We’re not alone in that, obviously. Advocates for educational options in other states sometimes fall short as well.
One of them, Nebraska state Sen. Justin Wayne, chided his colleagues this past week for opposing a bill to create a tax-credit scholarship program similar to the one Georgia has. The way he did so has drawn national attention.
“It’s just a profound thing that the only people who are opposing school choice today are the same people who have choice,” Wayne, an African-American Democrat, said during the floor debate on the bill. “And many of them exercise that choice. … But my community can’t wait any more.
“So here’s my offer, to all of the (senators) who have kids, here’s my offer: I will vote to kill this bill if you send your kids to one of the kids’ schools in my district that we’re waiting to turn around.”
Wayne, a former school-board member in Omaha who once opposed such measures, then called out some of his colleagues by name. “Everybody get on the mic, let’s make that promise, let’s transfer the kids, so as we spend six, seven years in elementary school changing a school, your kid (can) be a part of that change.
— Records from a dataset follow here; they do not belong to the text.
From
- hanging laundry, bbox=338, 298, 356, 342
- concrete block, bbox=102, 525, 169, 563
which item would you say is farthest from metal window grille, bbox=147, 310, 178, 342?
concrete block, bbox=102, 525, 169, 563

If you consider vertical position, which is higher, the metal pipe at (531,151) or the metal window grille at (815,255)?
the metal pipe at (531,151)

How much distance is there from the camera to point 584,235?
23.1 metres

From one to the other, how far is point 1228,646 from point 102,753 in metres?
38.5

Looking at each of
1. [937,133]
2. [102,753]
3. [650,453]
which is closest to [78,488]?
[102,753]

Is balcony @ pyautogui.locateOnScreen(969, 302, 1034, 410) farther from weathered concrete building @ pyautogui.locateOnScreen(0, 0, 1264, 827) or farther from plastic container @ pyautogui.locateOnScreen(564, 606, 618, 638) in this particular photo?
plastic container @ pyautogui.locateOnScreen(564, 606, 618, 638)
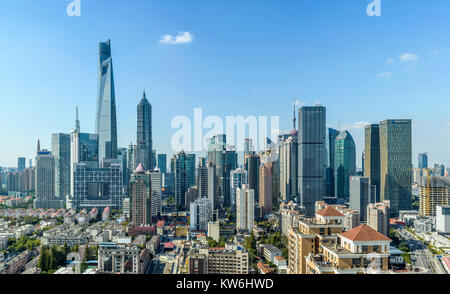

“And when they fall behind; when they don’t have the resources – allegedly; when they’re dealing with suspensions and things like that; then we can all go through it together. That’s what I mean by (saying) let’s have a real, honest conversation. Don’t make a choice that you won’t allow anybody else to make, just based off income. Because that’s what we’re talking about.”
That resonates in Georgia, where a number of school-choice opponents in the Legislature were all too happy to send their own children to private school. One member of the House Education Committee even acknowledged during the debate over the Special Needs Scholarship expansion that she sent her special-needs daughter to a private school because the public school wasn’t meeting her needs. Then she voted against the bill.
I’m not going to name her in this column because too many of her colleagues have done much the same thing without owning up to it publicly. At least she was transparent about it.
In Nebraska, Wayne’s challenge went unanswered. It also failed to move the bill, which fell four votes short of ending a filibuster.
Still, he argued powerfully that what’s good for the goose is good for the gander. There are a lot of geese in Georgia taking advantage of the educational options their personal wealth affords them, and then working to deny those options to people without such wealth.
Maybe Georgia needs its own Justin Wayne to name them and shame them.